=== Task statement ===
Starting at the line that contains "Gomel, Belarus. Winter" and stopping at the line that contains "Community members portraying", transcribe every line of the material below exactly; pictures stay out.

=== Extracted information ===
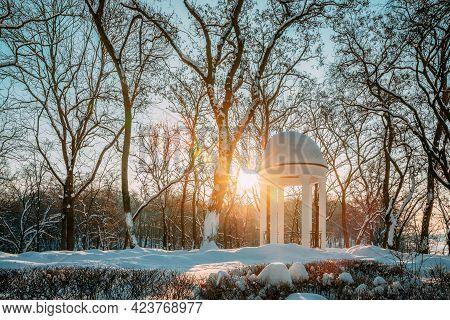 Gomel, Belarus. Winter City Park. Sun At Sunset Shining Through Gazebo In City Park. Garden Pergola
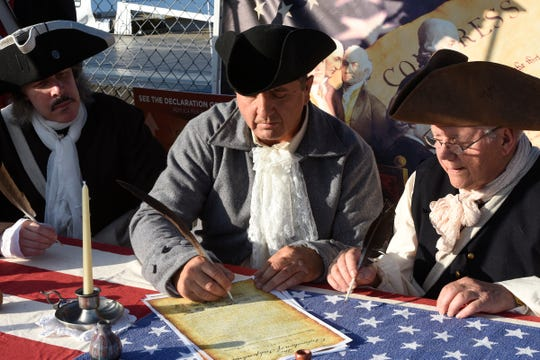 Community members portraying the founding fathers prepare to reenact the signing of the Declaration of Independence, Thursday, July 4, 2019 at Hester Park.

--

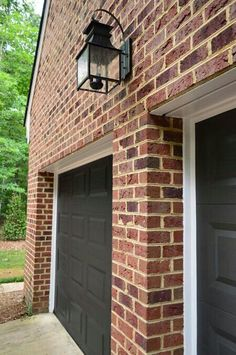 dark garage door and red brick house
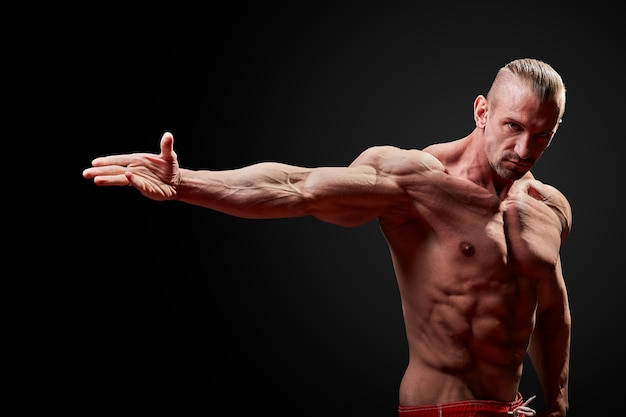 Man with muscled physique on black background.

=== Task output ===
 Gomel, Belarus. Winter City Park. Sun At Sunset Shining Through Gazebo In City Park. Garden Pergola
 Community members portraying the founding fathers prepare to reenact the signing of the Declaration of Independence, Thursday, July 4, 2019 at Hester Park.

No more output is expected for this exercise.